Not only does it give the game a bit of a cinematic feeling to it but it helps reinforce the name of the characters in the game as well as make a connection between the character and the voice actor to the player. For the longest time, whenever I heard Cam Clarke's voice in video games, I thought that's "James Flinders" because he used it as his acting name for Liquid Snake and I made that mental connection between the voice, the game character and the voice actor.
There are a lot of well recognised voice actors within the working community of the industry but as consumers, there are probably a lot of people who recognise the voice but don't associate it with any name. For example, if I was to say Emily Rose, would you be able to tell me the gaming role she probably is most well known for? If you recognised the name and know who she is, was it because of her work in the Uncharted Series or was it because of her work in the TV series Haven? Do you know who Yuri Lowenthal is? How about Raphael Sbarge? Or Michael Bell? Troy Baker? These are voice actors who have worked just as long within the industry as Nolan North and Jennifer Hale and have probably been in just as many projects and even worked together numerous times. Do you know who the voice actors for Mass Effect's Garrus, Tali, Liara, Wrex are? I am willing to bet there are more people that know who the voice actors for "Joker" and The Illusive Man are purely because of their celebrity status.
I don't think voice actors need star power and I don't believe they should be held up to the point that they get paid large sums of money or game studios try to cater to them to have that triple A voice talent. I do think, however, they should be recognised for their work and the way MGS did it really helps a voice actor in getting that recognition.
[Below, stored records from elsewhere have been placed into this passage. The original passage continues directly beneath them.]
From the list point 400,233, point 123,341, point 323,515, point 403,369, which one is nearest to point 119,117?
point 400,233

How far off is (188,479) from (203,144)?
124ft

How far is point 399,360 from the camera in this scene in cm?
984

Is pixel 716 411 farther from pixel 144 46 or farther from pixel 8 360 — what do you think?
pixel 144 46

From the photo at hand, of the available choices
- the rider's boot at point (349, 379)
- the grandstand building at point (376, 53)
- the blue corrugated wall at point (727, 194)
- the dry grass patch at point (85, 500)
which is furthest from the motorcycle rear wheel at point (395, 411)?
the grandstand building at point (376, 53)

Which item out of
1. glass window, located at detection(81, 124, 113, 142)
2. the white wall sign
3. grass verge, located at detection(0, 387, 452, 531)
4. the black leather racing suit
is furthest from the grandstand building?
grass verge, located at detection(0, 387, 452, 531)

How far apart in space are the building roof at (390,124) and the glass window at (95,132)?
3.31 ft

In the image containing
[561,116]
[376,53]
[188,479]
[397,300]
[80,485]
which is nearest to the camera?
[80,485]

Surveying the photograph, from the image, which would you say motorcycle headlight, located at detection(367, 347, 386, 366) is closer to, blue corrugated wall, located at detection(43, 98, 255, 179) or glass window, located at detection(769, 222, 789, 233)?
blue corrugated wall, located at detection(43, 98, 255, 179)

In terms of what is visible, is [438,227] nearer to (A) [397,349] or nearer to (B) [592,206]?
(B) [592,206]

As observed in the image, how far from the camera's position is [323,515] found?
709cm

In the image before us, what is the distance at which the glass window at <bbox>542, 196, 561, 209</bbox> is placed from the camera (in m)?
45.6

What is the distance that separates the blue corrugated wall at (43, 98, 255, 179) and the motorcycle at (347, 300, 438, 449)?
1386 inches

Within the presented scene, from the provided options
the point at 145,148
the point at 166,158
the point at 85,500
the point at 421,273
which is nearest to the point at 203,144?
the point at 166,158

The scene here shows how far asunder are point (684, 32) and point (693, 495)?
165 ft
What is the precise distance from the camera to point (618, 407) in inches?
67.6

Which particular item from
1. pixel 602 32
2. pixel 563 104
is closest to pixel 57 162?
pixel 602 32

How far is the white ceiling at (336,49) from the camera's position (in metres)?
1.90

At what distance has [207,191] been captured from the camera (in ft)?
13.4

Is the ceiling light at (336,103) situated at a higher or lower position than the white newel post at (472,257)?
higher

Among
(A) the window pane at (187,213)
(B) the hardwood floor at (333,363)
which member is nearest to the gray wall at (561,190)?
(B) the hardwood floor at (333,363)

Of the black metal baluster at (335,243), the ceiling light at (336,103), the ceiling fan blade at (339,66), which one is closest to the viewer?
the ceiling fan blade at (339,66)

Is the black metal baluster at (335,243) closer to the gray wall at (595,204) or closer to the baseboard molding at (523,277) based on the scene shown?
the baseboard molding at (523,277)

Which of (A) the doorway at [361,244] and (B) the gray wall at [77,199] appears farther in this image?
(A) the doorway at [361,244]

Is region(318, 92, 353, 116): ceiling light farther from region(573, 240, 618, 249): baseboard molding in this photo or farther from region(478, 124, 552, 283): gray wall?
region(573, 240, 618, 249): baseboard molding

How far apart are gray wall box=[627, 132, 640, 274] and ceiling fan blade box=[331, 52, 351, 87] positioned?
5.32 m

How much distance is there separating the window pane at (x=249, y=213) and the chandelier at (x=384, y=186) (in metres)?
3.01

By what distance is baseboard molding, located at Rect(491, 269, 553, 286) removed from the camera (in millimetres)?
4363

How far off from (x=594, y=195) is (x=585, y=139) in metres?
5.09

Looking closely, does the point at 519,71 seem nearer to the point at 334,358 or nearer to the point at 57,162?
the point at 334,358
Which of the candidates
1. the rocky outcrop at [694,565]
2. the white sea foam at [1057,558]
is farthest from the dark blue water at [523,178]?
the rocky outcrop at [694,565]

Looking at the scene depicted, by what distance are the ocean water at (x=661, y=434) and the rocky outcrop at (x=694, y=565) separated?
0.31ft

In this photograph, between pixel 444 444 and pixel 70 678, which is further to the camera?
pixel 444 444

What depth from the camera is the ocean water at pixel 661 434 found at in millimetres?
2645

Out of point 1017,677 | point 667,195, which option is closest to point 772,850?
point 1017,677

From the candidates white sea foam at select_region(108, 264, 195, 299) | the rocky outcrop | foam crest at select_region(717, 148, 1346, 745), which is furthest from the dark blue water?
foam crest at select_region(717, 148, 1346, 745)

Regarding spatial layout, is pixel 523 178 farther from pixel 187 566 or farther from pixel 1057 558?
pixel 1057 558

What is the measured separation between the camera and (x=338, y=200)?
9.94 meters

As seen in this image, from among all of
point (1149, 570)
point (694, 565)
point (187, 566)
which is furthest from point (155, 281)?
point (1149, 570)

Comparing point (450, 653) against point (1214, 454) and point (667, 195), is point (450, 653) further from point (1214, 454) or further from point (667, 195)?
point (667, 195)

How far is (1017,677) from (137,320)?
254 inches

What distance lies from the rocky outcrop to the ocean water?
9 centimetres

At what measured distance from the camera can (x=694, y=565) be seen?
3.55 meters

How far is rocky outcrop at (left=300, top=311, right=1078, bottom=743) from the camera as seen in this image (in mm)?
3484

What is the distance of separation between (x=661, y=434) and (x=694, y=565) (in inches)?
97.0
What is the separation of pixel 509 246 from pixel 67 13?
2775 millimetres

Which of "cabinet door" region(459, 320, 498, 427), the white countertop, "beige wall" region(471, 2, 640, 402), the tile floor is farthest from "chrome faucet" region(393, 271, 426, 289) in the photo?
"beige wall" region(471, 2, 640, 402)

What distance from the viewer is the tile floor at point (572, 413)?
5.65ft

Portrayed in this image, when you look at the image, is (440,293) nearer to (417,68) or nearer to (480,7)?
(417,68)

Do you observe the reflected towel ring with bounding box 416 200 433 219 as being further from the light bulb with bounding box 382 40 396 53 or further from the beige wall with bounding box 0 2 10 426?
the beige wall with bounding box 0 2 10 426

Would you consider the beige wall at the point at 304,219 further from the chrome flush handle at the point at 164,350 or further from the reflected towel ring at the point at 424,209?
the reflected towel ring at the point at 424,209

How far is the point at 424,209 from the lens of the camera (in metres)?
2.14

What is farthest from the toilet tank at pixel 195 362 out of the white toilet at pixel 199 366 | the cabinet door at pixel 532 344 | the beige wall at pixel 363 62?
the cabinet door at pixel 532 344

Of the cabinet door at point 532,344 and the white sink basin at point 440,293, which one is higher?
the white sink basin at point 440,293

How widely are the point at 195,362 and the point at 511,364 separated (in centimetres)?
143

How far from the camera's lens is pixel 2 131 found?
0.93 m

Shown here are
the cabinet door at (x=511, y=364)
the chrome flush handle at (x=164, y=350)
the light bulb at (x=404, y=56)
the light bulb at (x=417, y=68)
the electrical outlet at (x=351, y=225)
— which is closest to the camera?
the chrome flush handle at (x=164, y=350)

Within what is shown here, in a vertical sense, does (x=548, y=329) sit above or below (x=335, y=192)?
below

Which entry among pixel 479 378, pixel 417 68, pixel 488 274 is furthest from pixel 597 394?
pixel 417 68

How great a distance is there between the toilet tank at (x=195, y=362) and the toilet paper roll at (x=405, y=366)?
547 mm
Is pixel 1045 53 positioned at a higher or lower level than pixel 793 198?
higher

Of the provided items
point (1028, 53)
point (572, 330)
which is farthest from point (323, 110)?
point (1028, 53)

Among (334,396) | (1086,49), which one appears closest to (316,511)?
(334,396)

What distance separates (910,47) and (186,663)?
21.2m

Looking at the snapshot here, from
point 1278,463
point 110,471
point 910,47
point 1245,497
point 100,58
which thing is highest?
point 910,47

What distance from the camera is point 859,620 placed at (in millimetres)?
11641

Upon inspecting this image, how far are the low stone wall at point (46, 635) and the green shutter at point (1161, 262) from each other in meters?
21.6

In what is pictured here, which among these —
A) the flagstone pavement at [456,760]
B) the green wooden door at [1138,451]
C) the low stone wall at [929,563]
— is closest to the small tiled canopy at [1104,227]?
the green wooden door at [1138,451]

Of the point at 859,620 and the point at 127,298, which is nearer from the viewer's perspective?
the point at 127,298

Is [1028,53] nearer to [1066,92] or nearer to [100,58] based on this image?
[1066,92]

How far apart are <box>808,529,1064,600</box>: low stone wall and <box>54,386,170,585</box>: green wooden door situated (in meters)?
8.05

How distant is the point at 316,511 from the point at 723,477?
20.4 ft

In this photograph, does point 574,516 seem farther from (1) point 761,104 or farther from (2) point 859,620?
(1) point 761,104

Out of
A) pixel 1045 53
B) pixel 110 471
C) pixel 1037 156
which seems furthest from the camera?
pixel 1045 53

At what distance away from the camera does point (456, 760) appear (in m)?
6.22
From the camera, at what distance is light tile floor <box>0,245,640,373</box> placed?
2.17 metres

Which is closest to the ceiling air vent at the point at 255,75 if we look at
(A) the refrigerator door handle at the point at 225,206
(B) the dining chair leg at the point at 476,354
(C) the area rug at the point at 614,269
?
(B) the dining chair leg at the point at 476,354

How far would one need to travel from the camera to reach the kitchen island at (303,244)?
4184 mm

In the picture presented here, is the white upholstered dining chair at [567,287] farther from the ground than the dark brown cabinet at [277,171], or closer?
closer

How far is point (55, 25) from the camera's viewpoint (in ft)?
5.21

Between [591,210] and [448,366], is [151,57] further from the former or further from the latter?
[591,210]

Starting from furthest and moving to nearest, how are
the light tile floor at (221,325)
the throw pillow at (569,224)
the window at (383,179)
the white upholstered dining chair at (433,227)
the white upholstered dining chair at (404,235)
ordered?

Perhaps actors need to get paid more but I can't really speak on the matter because I don't know the work and wages involved and the cost of games is ever increasing.
Then comes the question, why do they deserve the recognition over the countless other people involved in the game's development? What about the writers and the programmers and other developers? I think the medium does serve some writers and developers better than others. We know Ken Levine, we know Casey Hudson, we know Hideo Kojima, I myself am a big fan of Amy Hennig. These writers have their names well publicised and attached to the products they work on, their names are even in the starting credits at times but what about those other games we loved and enjoyed who's works were not publicized in anyway? I honestly don't know who the writers for Red Dead Redemption were.
Do we even want credit outside of the ending? Perhaps some of you think it is harmful to immersion to not only have a name shown to you mid-game but also to make a mental association that this voice you're hearing is of a real person outside this game. Should it be our prerogative to find out who worked on these games or should the industry help bring recognition to them more easily?
Anyway, I'd really like to hear the community's opinions and discussions on the article and on the points I hopefully raised. Perhaps you have your own ideas on how to go about recognising the work of people in games. Speak out and let your voice be heard!